Collected data entries =
■ ■ ■ ■ ■ ■ ■

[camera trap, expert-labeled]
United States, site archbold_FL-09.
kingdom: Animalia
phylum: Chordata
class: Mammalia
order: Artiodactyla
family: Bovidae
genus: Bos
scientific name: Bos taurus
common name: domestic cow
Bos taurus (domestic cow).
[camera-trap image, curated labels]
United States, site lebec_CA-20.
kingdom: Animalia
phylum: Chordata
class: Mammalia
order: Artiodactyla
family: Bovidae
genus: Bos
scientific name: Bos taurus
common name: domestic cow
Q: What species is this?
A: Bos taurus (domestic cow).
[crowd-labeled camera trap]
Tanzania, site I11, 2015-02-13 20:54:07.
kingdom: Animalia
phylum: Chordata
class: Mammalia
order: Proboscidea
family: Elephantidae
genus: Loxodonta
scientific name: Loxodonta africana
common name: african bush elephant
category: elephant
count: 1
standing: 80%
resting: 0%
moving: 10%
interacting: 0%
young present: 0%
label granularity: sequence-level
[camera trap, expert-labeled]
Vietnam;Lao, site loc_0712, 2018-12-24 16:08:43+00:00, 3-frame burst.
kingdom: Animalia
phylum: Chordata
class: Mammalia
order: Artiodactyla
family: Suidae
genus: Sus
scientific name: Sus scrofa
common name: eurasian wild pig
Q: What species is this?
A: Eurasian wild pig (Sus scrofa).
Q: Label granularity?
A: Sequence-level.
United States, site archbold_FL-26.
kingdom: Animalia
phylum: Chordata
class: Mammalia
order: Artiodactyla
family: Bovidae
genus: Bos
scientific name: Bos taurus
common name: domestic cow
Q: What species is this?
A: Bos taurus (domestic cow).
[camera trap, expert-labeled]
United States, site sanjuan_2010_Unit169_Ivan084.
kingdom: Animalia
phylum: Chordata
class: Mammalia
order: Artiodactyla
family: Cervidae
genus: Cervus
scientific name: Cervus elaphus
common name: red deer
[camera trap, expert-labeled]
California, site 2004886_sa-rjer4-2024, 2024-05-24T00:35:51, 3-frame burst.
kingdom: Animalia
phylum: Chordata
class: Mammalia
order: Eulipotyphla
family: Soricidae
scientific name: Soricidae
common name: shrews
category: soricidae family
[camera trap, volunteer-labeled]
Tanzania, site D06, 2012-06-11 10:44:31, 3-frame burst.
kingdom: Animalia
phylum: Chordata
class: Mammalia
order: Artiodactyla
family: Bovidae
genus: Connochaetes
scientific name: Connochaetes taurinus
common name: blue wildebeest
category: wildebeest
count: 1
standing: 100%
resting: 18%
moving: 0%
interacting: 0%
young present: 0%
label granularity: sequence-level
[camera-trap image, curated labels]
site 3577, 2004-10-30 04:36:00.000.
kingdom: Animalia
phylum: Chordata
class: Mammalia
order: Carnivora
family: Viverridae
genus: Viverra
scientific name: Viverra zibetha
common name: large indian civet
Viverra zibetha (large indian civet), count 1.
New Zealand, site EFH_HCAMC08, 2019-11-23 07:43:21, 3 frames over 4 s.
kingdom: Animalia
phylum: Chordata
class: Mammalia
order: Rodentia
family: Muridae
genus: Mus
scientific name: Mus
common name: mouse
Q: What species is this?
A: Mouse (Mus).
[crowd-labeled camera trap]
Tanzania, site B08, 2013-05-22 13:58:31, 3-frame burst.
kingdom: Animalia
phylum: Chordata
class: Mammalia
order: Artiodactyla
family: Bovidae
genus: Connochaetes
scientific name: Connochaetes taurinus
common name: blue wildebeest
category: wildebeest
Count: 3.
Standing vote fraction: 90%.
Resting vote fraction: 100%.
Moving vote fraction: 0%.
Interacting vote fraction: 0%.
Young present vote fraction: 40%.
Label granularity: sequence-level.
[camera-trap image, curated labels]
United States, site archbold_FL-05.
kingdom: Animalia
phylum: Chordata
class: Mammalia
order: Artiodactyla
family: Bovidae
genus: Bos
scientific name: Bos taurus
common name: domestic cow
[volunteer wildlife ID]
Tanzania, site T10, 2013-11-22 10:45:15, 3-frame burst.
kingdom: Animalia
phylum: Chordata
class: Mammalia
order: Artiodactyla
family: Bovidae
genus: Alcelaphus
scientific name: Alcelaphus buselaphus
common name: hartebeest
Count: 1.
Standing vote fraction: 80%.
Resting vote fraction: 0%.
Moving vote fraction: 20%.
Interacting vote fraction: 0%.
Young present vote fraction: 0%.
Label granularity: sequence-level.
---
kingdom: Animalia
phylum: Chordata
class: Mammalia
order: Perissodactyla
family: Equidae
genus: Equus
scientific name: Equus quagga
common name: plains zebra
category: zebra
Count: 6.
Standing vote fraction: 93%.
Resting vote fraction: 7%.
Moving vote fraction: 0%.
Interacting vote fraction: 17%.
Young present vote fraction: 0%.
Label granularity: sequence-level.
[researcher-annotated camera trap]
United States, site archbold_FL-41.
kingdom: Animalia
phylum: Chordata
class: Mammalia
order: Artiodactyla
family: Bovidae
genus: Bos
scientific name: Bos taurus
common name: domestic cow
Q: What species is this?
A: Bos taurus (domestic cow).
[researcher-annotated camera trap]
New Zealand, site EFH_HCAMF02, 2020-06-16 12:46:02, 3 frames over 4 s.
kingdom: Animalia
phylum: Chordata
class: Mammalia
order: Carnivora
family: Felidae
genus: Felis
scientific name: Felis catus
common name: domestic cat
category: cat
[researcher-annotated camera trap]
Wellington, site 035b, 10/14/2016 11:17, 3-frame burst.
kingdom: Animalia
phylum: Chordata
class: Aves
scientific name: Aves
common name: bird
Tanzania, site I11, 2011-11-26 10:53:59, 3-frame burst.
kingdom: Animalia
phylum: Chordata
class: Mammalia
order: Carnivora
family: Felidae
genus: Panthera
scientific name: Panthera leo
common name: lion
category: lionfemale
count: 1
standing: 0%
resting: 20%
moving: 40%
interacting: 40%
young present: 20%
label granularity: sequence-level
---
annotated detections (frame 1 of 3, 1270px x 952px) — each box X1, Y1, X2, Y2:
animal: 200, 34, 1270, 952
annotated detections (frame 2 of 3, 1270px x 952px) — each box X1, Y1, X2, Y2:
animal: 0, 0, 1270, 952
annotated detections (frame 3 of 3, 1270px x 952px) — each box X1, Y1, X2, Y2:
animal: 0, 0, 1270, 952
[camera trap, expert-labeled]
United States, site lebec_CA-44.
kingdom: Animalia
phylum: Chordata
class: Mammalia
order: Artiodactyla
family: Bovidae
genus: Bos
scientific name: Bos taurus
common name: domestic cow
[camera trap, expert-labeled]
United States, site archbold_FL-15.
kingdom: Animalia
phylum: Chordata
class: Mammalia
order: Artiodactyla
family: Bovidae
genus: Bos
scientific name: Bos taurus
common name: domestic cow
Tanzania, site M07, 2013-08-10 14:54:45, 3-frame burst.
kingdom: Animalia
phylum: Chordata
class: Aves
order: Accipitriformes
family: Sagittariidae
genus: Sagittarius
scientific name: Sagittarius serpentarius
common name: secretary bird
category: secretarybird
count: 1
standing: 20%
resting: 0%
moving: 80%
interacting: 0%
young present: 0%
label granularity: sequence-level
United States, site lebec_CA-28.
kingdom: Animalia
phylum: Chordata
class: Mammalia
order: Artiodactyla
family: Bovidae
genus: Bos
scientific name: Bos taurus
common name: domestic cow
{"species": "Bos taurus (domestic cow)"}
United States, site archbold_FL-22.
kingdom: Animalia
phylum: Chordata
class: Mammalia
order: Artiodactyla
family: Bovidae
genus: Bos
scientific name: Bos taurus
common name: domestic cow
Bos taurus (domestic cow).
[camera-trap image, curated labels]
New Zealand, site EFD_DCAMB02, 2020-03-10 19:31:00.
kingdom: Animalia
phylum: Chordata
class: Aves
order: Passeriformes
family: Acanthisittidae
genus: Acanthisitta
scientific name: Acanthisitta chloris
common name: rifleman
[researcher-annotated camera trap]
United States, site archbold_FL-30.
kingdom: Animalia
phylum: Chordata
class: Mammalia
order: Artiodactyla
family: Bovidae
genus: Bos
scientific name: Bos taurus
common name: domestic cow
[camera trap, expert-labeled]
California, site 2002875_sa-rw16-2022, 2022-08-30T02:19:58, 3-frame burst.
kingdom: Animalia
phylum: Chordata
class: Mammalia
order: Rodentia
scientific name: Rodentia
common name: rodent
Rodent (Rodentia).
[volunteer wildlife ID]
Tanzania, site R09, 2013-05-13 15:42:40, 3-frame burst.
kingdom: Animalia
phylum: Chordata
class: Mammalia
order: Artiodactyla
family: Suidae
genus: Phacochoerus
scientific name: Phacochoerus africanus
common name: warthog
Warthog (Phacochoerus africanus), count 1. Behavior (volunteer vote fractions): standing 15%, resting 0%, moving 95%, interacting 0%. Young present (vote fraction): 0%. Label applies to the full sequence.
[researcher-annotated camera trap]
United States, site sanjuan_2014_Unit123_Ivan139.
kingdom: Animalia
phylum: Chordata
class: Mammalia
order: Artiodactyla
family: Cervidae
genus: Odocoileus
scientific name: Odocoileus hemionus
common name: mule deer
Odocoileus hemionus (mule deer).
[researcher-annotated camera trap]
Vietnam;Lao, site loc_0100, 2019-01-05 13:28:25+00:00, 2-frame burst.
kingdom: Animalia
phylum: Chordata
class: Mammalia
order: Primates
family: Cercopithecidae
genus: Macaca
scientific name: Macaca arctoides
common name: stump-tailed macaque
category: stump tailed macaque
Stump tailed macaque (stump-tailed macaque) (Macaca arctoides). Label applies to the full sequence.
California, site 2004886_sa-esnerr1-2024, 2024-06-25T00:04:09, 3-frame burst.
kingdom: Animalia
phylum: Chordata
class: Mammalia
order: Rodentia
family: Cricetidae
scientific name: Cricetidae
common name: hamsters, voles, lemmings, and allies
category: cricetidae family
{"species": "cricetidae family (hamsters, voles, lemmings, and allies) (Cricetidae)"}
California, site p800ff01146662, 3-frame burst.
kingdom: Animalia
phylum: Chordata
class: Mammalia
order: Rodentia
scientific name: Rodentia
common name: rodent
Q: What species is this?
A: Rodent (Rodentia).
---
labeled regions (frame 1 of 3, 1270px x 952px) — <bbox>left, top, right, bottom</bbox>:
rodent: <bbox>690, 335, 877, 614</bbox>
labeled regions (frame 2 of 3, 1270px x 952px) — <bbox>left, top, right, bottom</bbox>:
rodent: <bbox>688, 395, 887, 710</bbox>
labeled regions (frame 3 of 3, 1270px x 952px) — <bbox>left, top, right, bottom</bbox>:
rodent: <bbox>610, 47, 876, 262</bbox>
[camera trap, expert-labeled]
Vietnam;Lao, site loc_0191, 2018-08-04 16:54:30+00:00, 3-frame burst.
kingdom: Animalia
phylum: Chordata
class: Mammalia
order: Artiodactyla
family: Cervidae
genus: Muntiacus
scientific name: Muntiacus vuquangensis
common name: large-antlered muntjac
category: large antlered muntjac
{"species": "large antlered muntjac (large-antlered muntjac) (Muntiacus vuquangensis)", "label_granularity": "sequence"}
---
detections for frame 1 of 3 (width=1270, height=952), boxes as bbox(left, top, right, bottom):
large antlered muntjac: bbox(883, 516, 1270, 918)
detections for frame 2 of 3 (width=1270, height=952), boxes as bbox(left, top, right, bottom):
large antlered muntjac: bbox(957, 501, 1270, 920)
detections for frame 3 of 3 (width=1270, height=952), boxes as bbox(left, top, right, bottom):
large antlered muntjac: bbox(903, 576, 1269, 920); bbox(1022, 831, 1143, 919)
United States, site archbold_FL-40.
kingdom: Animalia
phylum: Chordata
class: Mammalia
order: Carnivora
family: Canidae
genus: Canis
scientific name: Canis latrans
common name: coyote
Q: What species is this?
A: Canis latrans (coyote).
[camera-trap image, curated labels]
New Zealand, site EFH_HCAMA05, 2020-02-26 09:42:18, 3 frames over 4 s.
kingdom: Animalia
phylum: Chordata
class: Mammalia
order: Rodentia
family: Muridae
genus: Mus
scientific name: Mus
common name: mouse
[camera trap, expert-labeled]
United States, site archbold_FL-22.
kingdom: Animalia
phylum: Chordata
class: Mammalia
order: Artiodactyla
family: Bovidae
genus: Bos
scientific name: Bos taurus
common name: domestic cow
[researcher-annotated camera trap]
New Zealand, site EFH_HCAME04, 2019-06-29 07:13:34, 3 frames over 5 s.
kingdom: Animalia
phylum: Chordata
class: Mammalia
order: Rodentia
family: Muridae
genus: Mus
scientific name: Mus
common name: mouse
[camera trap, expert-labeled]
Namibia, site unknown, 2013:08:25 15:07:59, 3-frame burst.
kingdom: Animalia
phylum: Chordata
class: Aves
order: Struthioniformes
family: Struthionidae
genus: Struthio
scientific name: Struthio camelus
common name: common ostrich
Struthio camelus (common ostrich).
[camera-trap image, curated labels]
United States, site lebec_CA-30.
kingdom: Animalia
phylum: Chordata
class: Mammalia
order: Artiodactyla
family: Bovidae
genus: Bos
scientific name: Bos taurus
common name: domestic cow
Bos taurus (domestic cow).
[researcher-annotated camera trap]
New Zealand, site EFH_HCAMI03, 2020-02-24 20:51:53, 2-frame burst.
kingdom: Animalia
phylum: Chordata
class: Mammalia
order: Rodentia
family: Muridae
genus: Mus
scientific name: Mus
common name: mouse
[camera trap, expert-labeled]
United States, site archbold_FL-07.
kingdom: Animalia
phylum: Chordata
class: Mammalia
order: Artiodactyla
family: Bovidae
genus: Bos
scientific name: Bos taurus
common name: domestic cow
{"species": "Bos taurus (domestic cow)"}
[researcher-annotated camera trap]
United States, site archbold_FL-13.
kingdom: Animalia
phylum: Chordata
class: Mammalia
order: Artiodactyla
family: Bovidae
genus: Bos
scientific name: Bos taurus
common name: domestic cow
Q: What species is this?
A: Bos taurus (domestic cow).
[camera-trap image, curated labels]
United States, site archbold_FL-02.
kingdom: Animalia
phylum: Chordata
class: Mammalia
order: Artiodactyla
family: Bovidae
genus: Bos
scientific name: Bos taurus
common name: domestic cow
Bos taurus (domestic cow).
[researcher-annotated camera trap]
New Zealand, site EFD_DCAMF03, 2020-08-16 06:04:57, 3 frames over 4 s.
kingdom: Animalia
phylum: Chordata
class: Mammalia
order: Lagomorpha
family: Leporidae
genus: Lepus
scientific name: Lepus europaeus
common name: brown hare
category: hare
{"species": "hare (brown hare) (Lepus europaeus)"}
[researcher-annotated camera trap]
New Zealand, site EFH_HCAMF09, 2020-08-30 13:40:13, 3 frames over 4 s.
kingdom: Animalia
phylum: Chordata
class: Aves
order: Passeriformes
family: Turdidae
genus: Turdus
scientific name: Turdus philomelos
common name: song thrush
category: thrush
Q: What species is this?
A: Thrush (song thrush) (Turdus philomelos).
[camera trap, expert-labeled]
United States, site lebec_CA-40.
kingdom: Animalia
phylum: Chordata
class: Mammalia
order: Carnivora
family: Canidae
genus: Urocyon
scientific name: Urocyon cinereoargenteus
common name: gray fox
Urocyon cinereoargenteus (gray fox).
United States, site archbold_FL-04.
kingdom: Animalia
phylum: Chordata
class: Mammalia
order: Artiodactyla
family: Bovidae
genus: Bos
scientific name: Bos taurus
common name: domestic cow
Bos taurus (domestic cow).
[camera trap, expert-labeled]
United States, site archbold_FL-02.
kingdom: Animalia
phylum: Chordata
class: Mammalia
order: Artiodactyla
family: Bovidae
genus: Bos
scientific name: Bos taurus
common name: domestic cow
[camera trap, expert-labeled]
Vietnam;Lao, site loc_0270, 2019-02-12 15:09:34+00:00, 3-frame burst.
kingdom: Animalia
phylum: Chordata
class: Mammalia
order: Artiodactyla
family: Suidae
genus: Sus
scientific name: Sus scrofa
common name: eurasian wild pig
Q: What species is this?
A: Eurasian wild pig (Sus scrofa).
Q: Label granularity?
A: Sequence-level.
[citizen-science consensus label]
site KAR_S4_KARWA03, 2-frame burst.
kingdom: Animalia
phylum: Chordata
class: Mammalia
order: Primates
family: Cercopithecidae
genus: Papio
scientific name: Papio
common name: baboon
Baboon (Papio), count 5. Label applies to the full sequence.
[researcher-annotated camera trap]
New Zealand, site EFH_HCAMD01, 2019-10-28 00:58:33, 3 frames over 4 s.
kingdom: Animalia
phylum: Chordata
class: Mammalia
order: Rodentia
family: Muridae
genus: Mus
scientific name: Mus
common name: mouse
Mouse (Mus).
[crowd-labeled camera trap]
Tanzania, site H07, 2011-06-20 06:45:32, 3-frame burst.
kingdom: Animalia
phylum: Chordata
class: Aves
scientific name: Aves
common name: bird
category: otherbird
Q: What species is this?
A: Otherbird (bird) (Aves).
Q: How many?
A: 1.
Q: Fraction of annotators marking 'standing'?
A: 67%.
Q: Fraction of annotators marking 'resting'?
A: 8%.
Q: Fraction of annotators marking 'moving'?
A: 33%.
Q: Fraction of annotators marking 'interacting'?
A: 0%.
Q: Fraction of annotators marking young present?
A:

■ ■ ■ ■ ■ ■ ■

ACTIVITY = Of the entries listed above, reproduce only the lines starting at the line containing "category: soricidae family" and ending at the line containing "standing: 100%". Include both, exactly as they stand.

TASK OUTPUT =
category: soricidae family
[camera trap, volunteer-labeled]
Tanzania, site D06, 2012-06-11 10:44:31, 3-frame burst.
kingdom: Animalia
phylum: Chordata
class: Mammalia
order: Artiodactyla
family: Bovidae
genus: Connochaetes
scientific name: Connochaetes taurinus
common name: blue wildebeest
category: wildebeest
count: 1
standing: 100%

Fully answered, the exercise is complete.